Jadi dapat disimpulkan bahwa olahraga ringan tidak hanya
meningkatkan kualitas hidup (menambah energi dan membuat suasana
hati lebih baik) tapi juga kuantitas kehidupan - dua tahun tambahan,
rata-rata. "Mungkin Tuhan tidak mengurangi waktu yang dihabiskan
untuk berolahraga dari waktu yang Anda habiskan di Bumi," kata
Martin Seligman
Pertama, orang yang aktif secara religius cenderung memiliki gaya hidup
yang lebih sehat; misalnya, mereka merokok dan minum lebih sedikit (Lyons,
2002; Park, 2007; Strawbridge et al., 2001). Kesehatan berorientasi, vegetarian
Hari Ketujuh Advent memiliki harapan hidup yang lebih lama dari biasanya
(Berkel & de Waard, 1983). Orang Israel yang ortodoks secara religius makan
lebih sedikit lemak daripada rekan-rekan mereka yang tidak beragama. Tapi
perbedaan seperti itu tidak cukup besar untuk menjelaskan kematian secara
dramatis yang ditemukan di kibbutzim religius, kata periset Israel tersebut. Dalam
studi Amerika baru-baru ini juga, sekitar 75 persen perbedaan umur panjang tetap
ada setelah mengendalikan perilaku tidak sehat seperti tidak aktif dan merokok
(Musick et al., 1999).
Dukungan sosial adalah variabel lain yang membantu menjelaskan faktor
iman (Ai et al., 2007; George et al., 2002). Bagi Yudaisme, Kekristenan, dan
Islam, iman bukanlah spiritualitas solo melainkan pengalaman komunal yang
membantu memenuhi kebutuhan untuk menjadi milik. Lebih dari 350.000
komunitas iman di Amerika Utara dan jutaan lainnya di tempat lain menyediakan
jaringan pendukung untuk peserta aktif mereka - orang-orang yang berada di sana
satu sama lain saat terjadi kemalangan. Apalagi, agama mendorong prediktor
kesehatan dan pernikahan umur panjang lainnya.

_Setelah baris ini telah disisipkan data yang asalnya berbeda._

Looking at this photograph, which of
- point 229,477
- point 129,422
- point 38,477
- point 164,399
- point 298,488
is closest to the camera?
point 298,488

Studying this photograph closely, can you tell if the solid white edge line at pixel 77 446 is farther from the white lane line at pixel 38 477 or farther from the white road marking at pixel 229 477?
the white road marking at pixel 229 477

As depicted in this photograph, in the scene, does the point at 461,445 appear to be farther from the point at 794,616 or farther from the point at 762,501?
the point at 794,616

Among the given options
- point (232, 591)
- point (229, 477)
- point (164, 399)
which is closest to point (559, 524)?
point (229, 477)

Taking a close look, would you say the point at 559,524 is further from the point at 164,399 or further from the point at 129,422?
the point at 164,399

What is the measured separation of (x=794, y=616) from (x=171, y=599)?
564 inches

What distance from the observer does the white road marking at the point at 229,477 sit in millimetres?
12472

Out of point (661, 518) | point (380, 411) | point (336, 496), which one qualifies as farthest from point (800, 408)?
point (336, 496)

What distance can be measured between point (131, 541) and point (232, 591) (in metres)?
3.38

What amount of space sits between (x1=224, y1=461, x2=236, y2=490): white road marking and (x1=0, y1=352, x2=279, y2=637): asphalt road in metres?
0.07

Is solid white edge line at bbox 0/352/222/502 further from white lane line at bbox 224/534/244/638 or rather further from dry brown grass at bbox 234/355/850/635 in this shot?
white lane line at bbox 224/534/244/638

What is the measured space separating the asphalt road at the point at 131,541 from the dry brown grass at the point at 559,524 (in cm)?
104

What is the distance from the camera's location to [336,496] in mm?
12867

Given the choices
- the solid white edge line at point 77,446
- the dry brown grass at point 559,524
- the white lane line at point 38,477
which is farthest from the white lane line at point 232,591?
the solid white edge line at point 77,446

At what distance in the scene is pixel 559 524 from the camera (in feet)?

Dalam kibbutzim religius, misalnya, perceraian hampir tidak ada. Tetapi
bahkan setelah mengendalikan jenis kelamin, perilaku tidak sehat, hubungan
sosial, dan masalah kesehatan yang ada sebelumnya, studi kematian menemukan
sebagian besar pengurangan kematian tetap (George et al., 2000; Powell et al.,
2003). Oleh karena itu peneliti menduga bahwa seperangkat variabel intervensi
ketiga adalah perlindungan stres dan peningkatan kualitas dikaitkan dengan
pandangan dunia yang koheren, rasa harapan akan masa depan jangka panjang,
perasaan penerimaan tertinggi, dan meditasi doa yang santai atau ketaatan hari
Sabat (GAMBAR 44.7). Variabel ini juga dapat membantu menjelaskan temuan
baru-baru ini di antara yang aktif secara religius, seperti fungsi kekebalan tubuh
yang lebih sehat, lebih sedikit penerimaan di rumah sakit, dan untuk pasien AIDS,
lebih sedikit hormon stres dan kelangsungan hidup lebih lama (Ironson et al.,
2002; Koenig & Larson, 1998 ; Lutgendorf et al., 2004).
DAFTAR PUSTAKA
Myers, D. G. (2010). Introduction to Psychology (9th ed.). New York: Worth Publishers.